Pittsburgh and six other cities will make their final presentations today to U.S. Department of Transportation officials in Washington, D.C., for the grant. Officials from the cities — Pittsburgh; Austin, Texas; Columbus, Ohio; Denver; Kansas City, Mo.; Portland, Ore.; and San Francisco — met with technical personnel Wednesday about their applications.

The initial applications of the finalists, filed in February, were posted online Wednesday by one of the private companies involved in helping them refine their final presentations. Mayor Bill Peduto is leading a team of local officials to offer Pittsburgh’s three-minute video and seven-minute oral presentation today. A winner will be announced by the end of the month.

Pittsburgh’s 30-page initial proposal envisions a triangular platform that uses data collection and a series of electricity microgrids to push transportation improvements. In addition to better traffic movement, the city says its proposal would produce side benefits such as a reduction of air pollution in poor neighborhoods that could easily be replicated in other cities.

The city said the Smart City grant would give it “an opportunity to begin to create the next generation of public infrastructure: an adaptive, living communication and data platform that allows the City of Pittsburgh to respond to the transportation and energy needs of residents efficiently and equitably.”

Although it’s not part of the initial proposal, Mr. Peduto has said he foresees the Pittsburgh region also becoming the hub for manufacturing the sensors, circuits and other technology needed to accomplish the Smart City goals.

A key element of the Pittsburgh proposal would be a ”smart spine system” on six streets that feed into the Golden Triangle: Penn, Liberty, Fifth, Forbes and Second avenues, and Bigelow Boulevard.

The system would use the Western Pennsylvania Regional Data Center, a collaborative led by Pittsburgh and Allegheny County and operated by the University of Pittsburgh, to collect location data from various sources along those spines. The sources would include personal, public transit, government and freight-hauling vehicles; street and traffic lights; and social media.

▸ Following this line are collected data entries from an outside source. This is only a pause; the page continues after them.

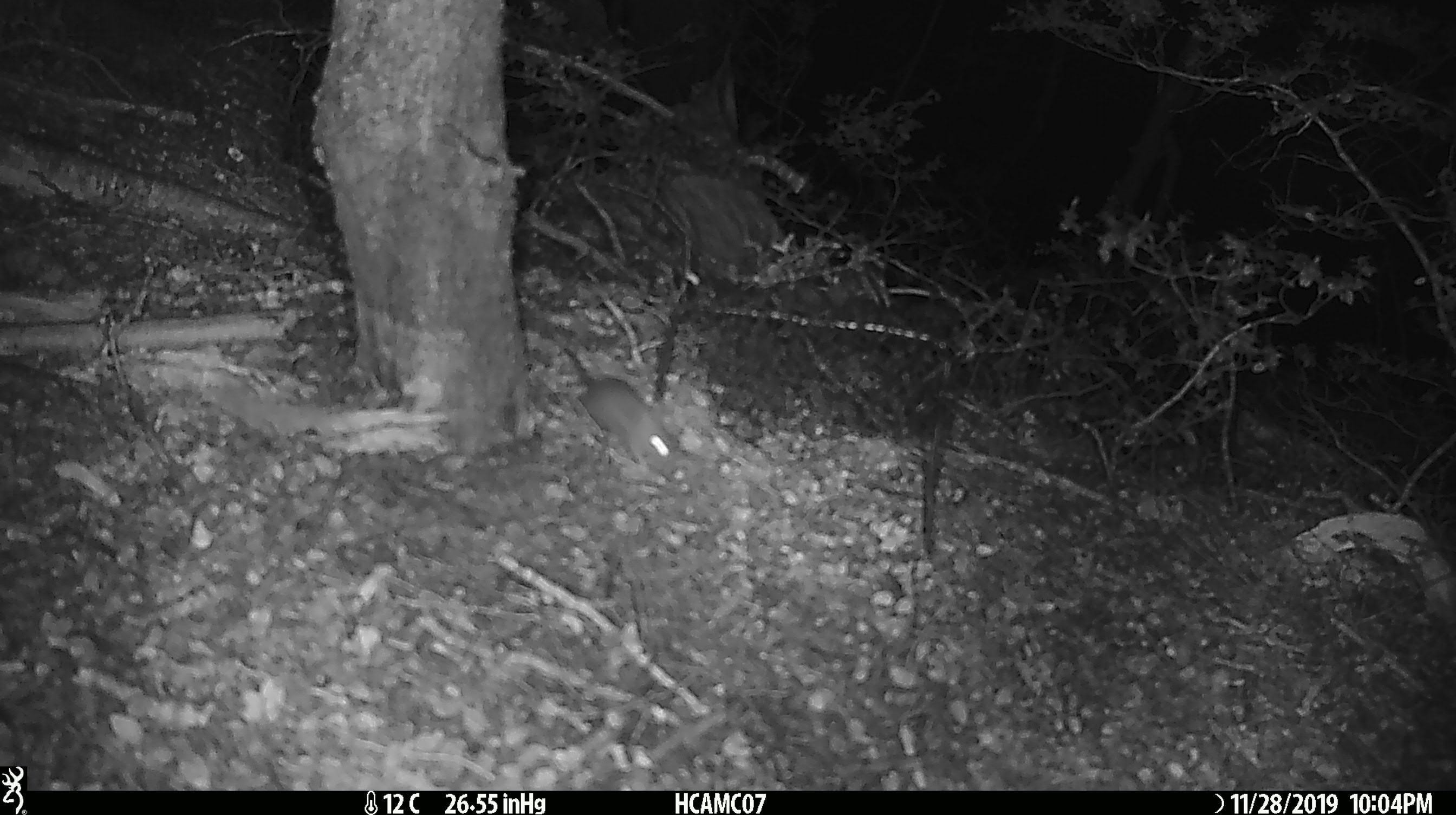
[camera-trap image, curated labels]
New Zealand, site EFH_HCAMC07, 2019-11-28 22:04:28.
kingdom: Animalia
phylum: Chordata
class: Mammalia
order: Rodentia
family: Muridae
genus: Mus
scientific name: Mus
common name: mouse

That information would be used to monitor traffic and control traffic lights on those streets, a much larger version of the Surtrac signal control system developed by Carnegie Mellon University and used in East Liberty and Larimer. As part of the system, traffic lights would use sensors to identify transit and freight vehicles and allow them to move through the signals quicker.

That eventually would be expanded throughout the city to all traffic signals.

The information also would be distributed to the public on mobile devices and include suggestions for avoiding congested areas.

In addition, the consortium would work with the freight-hauling industry to coordinate deliveries during off-peak hours.